Copy out word for word the lines from the one containing "From farthest through" through the end of the items, including both ends.

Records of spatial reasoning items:
══════════════════════════════

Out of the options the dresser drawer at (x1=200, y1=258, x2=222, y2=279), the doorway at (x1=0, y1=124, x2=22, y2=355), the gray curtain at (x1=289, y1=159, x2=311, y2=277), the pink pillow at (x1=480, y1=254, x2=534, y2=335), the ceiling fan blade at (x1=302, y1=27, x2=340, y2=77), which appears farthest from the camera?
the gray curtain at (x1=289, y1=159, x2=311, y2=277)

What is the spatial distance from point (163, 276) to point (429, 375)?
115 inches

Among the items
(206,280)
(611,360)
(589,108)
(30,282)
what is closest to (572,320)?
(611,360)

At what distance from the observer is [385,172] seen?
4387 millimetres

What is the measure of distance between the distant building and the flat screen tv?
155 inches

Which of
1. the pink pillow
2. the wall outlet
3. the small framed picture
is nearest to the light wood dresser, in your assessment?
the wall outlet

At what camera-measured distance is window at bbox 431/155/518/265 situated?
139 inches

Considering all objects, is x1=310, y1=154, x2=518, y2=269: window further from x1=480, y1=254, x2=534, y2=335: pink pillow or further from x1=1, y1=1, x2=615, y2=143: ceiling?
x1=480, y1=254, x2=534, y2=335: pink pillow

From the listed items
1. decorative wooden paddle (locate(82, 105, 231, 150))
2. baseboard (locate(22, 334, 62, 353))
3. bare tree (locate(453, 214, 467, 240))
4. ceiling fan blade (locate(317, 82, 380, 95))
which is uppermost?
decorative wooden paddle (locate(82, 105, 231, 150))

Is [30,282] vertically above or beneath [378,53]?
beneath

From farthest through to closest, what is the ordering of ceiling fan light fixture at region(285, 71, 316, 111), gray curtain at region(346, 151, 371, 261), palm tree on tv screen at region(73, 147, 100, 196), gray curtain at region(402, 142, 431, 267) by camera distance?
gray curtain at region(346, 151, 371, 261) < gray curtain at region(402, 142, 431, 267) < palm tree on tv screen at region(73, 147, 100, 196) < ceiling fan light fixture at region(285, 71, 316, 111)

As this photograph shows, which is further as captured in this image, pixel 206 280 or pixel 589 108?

══════════════════════════════

- [FINAL RESULT]:
From farthest through to closest, what is the ordering of ceiling fan light fixture at region(285, 71, 316, 111), gray curtain at region(346, 151, 371, 261), palm tree on tv screen at region(73, 147, 100, 196), gray curtain at region(402, 142, 431, 267) by camera distance?
gray curtain at region(346, 151, 371, 261) < gray curtain at region(402, 142, 431, 267) < palm tree on tv screen at region(73, 147, 100, 196) < ceiling fan light fixture at region(285, 71, 316, 111)

As this photograph shows, which is further as captured in this image, pixel 206 280 or pixel 589 108?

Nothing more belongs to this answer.